“I could have been a contender.”
That’s what Jack Smith effectively wrote in his final report. Biden’s special counsel appointed to take out his top competition passionately defended his decision to prosecute President-elect Donald Trump over alleged attempts to overturn the 2020 presidential election results earlier in the week. Smith’s report, issued shortly before his resignation from the Department of Justice, emphasized his commitment to upholding the rule of law and the integrity of his investigative team.
“Special counsel Jack Smith’s final report, released shortly before 1 a.m. Tuesday, offers a robust defense of his two-year, ultimately stymied effort to prosecute Donald Trump for his alleged attempts to subvert the results of the 2020 election,” wrote The Washington Post.
“While much of the evidence described in the report’s 137 pages was previously revealed in legal filings and court hearings, the document offers the fullest public accounting of Smith’s attempt to prosecute what he calls an ‘unprecedented criminal effort.’ It also gives new insights into the special counsel’s investigative process, challenges his team faced in building their case, and the reasoning that guided their decisions.
Trump dismissed the report in a post on his social media platform Truth Social shortly after its release, calling Smith ‘a lamebrain prosecutor who was unable to get his case tried before the Election.’”

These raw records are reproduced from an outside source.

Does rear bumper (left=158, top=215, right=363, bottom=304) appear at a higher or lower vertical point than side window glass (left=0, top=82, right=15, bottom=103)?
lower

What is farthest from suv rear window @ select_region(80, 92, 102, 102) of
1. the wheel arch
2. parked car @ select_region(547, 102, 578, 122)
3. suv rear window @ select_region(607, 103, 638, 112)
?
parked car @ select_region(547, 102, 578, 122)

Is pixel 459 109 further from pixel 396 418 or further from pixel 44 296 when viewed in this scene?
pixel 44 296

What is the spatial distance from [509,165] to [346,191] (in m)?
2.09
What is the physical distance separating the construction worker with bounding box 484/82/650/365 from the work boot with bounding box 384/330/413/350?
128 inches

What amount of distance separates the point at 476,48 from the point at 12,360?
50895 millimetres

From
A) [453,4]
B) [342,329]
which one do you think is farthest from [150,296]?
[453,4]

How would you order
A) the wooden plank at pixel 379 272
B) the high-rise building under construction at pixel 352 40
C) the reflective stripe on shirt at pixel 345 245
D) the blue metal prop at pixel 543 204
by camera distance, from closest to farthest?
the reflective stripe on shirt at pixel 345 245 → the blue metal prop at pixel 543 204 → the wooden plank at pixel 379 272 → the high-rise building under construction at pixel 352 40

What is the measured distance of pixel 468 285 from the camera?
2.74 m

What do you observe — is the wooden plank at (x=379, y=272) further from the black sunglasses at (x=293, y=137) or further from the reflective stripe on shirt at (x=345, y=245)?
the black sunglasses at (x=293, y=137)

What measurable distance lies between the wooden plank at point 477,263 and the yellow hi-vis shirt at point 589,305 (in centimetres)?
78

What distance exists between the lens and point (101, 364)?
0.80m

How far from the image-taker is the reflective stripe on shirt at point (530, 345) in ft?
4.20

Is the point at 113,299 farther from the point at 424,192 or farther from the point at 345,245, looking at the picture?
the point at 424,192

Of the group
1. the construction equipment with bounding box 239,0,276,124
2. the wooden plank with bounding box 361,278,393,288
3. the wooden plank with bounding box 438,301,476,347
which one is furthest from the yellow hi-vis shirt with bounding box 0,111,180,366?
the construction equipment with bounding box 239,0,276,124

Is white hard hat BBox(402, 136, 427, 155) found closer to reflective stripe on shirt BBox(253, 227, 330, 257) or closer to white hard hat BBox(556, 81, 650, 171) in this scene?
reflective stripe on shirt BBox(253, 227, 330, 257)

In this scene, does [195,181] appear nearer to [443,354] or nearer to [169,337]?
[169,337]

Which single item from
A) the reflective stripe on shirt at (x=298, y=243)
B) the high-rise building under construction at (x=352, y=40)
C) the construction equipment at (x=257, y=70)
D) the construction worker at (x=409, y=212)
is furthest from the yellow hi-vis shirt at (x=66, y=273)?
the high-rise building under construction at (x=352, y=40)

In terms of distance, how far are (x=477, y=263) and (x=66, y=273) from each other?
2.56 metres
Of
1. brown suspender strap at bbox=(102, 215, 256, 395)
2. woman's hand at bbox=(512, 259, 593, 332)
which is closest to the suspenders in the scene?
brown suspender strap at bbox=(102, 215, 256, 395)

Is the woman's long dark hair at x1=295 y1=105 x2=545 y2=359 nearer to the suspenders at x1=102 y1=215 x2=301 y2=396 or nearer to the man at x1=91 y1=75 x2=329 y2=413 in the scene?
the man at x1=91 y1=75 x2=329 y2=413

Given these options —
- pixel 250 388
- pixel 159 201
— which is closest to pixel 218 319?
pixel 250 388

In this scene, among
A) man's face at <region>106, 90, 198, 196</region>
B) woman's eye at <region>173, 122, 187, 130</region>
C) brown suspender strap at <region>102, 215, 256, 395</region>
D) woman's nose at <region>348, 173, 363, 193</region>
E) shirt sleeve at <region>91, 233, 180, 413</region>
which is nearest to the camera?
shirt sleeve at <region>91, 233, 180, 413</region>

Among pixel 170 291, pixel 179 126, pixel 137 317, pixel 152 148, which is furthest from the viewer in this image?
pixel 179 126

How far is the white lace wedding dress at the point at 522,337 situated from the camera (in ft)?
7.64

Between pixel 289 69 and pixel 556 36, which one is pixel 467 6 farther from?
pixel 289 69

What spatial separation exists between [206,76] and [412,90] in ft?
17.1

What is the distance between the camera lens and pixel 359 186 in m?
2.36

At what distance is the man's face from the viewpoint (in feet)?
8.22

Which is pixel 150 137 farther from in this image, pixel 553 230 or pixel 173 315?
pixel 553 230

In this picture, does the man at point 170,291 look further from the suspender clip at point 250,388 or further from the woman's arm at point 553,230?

Jack Smith’s life has been dominated over the past couple of years with stopping Trump from retaking the White House. In a separate case, he charged the former president over alleged mishandling of classified documents at Mar-a-Lago. However, the case was dismissed in July 2024 by Judge Aileen Cannon, who ruled the appointment of a special counsel unconstitutional.
Reflecting on his tenure, Smith stood by his prosecutorial decisions, stating, “To have done otherwise on the facts developed during our work would have been to shirk my duties as a prosecutor and a public servant.”
Smith asserted that prosecuting Trump was not only justified but necessary, declaring that “no man in this country is so high that he is above the law.” He cited historical figures such as John Adams and former Attorney General Edward Levi to underscore the principle of accountability in a democracy. “Our work rested upon the fundamental value of our democracy that we exist as ‘a government of laws, and not of men,’” Smith wrote, quoting Adams.
The former special counsel’s introductory letter to the report drew particular attention for its unusually personal tone, said one eagled-eyed legal commentator, noted The Daily Caller.
CNN senior legal analyst Elie Honig described it as “an intense, almost emotional defense” of Smith’s team. Honig noted that while it’s customary for special counsels to acknowledge their team’s efforts, Smith went further, quoting historical figures and directly addressing criticism of his team’s integrity.
“This is an important and necessary example of Jack Smith standing up for his team,” Honig remarked. “But it’s hard to read that and think that everything that follows is completely separate from emotion.”
Smith’s resignation marks the end of a high-profile chapter in the DOJ’s efforts to address allegations of misconduct at the highest levels of government, leaving a legacy that will likely remain a point of debate in the legal and political arenas.
Despite being a liberal, Honig has been a major critic of the Democratic lawfare against Trump. In an op-ed for New York Magazine, he criticized Manhattan District Attorney Alvin Bragg’s case against former President Donald Trump as an “ill-conceived, unjustified mess.”
Honig, who previously served as an Assistant U.S. Attorney, argued the charges were unprecedented and inflated, accusing Bragg of contorting legal boundaries to pursue Trump. The charges primarily centered on falsification of business records, a crime that typically constitutes a misdemeanor in New York. However, Bragg elevated them to felonies by alleging they were committed with intent to violate election laws—an approach Honig described as legally obscure and procedurally flawed.